[EXERCISE MATERIAL]:

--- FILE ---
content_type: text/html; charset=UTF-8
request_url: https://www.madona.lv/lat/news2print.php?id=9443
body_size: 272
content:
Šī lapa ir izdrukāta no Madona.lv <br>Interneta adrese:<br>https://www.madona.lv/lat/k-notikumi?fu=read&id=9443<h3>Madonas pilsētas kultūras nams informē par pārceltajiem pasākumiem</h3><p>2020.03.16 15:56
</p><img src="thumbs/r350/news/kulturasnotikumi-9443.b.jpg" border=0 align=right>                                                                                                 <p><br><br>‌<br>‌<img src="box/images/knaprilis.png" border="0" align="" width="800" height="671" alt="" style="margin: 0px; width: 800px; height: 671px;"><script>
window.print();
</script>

[WORK INSTRUCTIONS]:
Work through the material above. Then report how many of its lines contain "https", and only that.

[EXERCISE ANSWER]:
2